Being in charge of your own eating habits is one of the most exciting things about moving away from home for the first time. Suddenly all the things your mom would never buy for you as a kid are definitely an option, and no one is bugging you to eat your vegetables because they’re eating cereal for the third meal today, too. That said, there comes a point where the novelty of eating whatever you want wears off, and reaching that point is, I think, reaching real adulthood.
(My point was this morning, when I couldn’t enjoy my long-time favorite Nutella toast because the Nutella made my teeth hurt. I used to eat that s— with a spoon, and now here I am. Growing up sucks.)
This is the first year of college that I haven’t lived on campus, and so haven’t been forced to purchase some form of a meal plan. While initially I was stoked to save that money and not have to eat gross dining hall food, I’m now realizing how much I depended on that gross food. Even when I had the smallest plan available, I had at least one solid meal a day that I didn’t have to think about or prepare myself, and now that I don’t have that, my eating habits are seriously slipping, much to my foodie-parents’ chagrin.
This summer, I’ve been on the hunt (read: Pinterest) for meals I can make easily whose ingredients don’t cost me an arm and a leg, to moderate success. Pinterest has a lot of mom bloggers who have substantially larger incomes and kitchens than I do, but I’ve found a few gems who seem to seem to understand the broke college struggle. Here are the four food blogs that are perfect for broke college students who want to cook.
1. Budget Bytes
This woman is hands-down my favorite food blogger, and over the course of this summer I’ve encountered quite a few. Her writing is simple and funny, and there’s a lot to be said for not having to read miles and miles about how her children just went back to school before finally getting to the recipe at the end.
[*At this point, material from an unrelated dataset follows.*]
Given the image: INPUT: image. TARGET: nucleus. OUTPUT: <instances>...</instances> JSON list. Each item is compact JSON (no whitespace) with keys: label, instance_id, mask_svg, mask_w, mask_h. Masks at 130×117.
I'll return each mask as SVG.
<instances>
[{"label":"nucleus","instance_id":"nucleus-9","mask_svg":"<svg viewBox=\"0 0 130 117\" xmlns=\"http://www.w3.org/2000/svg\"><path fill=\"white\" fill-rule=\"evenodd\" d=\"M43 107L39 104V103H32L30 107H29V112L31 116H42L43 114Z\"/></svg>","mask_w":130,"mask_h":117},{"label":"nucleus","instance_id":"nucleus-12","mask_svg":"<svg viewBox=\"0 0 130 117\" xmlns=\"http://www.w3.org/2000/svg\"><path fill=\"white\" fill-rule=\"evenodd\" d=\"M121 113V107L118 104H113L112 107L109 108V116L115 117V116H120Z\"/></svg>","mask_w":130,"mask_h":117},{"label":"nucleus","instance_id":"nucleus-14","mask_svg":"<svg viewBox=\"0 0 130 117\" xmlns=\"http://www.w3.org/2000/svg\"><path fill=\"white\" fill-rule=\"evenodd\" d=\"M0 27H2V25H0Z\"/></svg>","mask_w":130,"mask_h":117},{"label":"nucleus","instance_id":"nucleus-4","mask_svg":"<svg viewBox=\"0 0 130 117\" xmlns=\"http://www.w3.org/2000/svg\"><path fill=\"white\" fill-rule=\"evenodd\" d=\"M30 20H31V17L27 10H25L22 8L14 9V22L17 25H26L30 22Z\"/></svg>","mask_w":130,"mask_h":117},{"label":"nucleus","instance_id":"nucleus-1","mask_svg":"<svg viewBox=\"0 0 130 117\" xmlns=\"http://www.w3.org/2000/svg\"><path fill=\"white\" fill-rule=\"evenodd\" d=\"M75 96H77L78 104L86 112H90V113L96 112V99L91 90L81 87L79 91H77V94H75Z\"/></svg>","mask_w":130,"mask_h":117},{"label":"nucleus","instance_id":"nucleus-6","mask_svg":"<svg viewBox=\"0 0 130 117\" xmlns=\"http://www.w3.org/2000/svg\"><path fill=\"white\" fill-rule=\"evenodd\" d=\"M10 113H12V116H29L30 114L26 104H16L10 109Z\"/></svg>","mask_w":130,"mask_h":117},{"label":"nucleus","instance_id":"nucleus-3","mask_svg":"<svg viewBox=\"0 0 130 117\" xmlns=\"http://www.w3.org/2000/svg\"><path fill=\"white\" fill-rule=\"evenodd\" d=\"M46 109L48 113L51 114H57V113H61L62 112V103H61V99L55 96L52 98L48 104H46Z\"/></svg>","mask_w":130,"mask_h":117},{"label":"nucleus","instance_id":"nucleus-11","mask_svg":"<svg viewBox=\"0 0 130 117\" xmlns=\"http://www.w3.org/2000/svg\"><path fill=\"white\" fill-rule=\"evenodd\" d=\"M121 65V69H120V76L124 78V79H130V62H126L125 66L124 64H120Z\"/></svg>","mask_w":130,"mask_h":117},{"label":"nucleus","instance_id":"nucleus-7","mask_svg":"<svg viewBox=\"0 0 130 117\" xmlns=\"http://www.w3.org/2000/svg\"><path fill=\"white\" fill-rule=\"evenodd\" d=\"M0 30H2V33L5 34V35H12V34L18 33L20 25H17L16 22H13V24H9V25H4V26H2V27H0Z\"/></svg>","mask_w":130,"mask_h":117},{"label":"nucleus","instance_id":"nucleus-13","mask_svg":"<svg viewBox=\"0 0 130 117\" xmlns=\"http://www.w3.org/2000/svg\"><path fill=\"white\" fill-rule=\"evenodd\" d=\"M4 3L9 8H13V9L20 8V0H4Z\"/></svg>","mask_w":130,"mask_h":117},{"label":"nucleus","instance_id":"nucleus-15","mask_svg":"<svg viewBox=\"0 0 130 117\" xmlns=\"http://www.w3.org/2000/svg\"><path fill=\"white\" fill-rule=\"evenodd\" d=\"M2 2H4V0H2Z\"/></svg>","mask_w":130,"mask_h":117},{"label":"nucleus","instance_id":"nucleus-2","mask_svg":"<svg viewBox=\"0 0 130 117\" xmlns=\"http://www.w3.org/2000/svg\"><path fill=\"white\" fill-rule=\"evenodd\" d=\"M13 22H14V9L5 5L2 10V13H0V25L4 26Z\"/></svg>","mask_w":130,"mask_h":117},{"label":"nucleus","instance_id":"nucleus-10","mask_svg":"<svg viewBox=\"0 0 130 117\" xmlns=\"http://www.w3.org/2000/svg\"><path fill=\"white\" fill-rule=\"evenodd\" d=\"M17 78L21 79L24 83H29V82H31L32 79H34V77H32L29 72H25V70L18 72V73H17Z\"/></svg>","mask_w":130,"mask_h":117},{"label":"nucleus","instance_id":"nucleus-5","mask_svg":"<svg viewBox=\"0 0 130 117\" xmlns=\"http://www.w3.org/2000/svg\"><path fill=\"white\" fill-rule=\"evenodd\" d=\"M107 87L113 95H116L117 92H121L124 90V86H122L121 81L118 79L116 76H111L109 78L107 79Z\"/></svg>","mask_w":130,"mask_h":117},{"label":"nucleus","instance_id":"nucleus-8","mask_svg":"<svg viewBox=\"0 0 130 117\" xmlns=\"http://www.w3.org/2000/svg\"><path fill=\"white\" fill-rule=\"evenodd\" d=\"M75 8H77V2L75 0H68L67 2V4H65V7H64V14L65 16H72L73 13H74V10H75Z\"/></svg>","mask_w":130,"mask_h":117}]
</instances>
Each of her recipes has the cost broken down (and I mean broken down—did you know 1 large egg costs $0.17? Now you do). While knowing the cost of a single egg is not immediately helpful, knowing that you can make awesome Sesame Chicken (for less than the cost of a big fast food meal is pretty cool.)
What makes her my favorite, though, is how simple most of the meals are. Because come on, people, when the option to order a pizza is right there and so easy, why would I make an expensive salad with a kind of lettuce I can’t even pronounce? I wouldn’t, that’s why.
Almost everything on her site is something I would and could make for myself without seriously f—— it up, and the recipes I have tried have all turned out the way they’re supposed to. Yay!
Fairly solid pun aside, this blogger means it when she says her recipes are for students. She has vegan and vegetarian options, an entire section dedicated to variations on ramen, and the college classic—foods you can make in a mug in a microwave. I thought this was just for dessert but this is not so, friends. Look at this bomb quiche.
I think this site must be new, because it doesn’t look fully developed, but what I like and will probably use the most are the resources she has for building a foundation for cooking more.
The real highlight, I think, are these two check-lists for things you should just always have in your kitchen. I’m a huge fan of this, because it makes it easy to come home at any given time and have options for something healthier than ordering food or just not eating all.
Posts like this one apply to more than just lunch and are immensely helpful if you have to be on campus during the day all week and don’t want to have to buy food, which gets expensive and fattening real quick.
This site is, somewhat unfortunately, one of those ones run by a mom who spends a little too much time on her personal life and not as much on the food. Just so you know.
And she’s almost spending more on groceries per month than I am on rent, which is a scary-ass number, but she’s feeding 6 growing children and presumably all their friends. Scale that back to one or two people, if you’re kind and feeding your roommate, and it’s not so bad.
So somewhat needless to say, I’m not recommending her as a budgeting example, but that’s not to say the food she makes doesn’t look damn good, because oh my it looks delicious. Most of what I saw looks like classic comfort food that my parents made growing up, and sometimes that just what you need. A lot of it also lends itself well to making extra and freezing it, which is perfect for those days you just don’t have time to make anything new.
Also, in reading through her site, I’ve found the answers to questions I would be asking my own mom, like how much is too much to be spending on groceries? Can I refreeze meat I already thawed without dying?
I stumbled upon this blog right at the end of my extensive internet combing, and I’m super glad I did.
It’s run by two college students and is kind of an amalgamation of recipes and other various college-related things, like this business email glossary, which I feel so deep in my soul its not even funny.
For the most part it looks like they’re just a resource; most of the blog is links to outside sites for other people who made the food, but having everything in one place is super convenient, and again, it’s all food that college students can realistically make. A lot of it is mac and cheese, just made fancier, and who doesn’t love that?